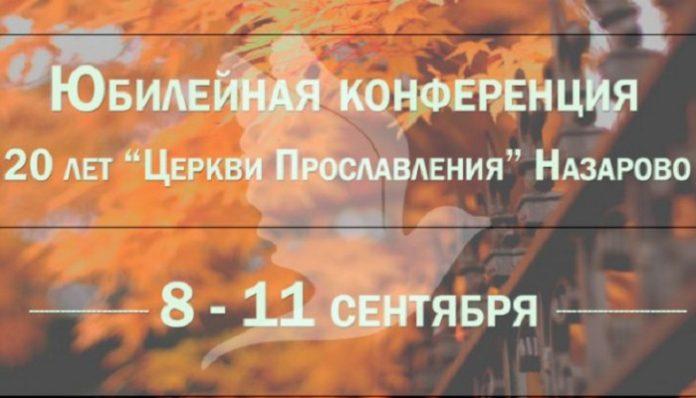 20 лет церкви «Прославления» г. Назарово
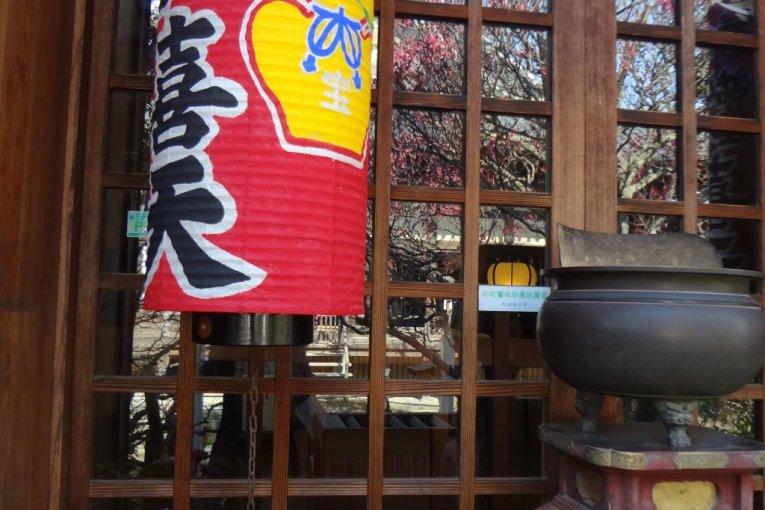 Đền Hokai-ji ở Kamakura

--

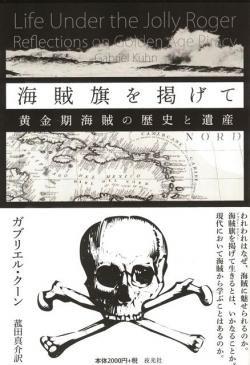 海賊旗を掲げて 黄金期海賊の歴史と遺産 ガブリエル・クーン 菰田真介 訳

■ Exercise details: Everything above from the line with "20 лет церкви" through the line with "Đền Hokai-ji ở Kamakura" should be retyped exactly, and nothing else; omit pictures.

■ Result of the task:
 20 лет церкви «Прославления» г. Назарово
 Đền Hokai-ji ở Kamakura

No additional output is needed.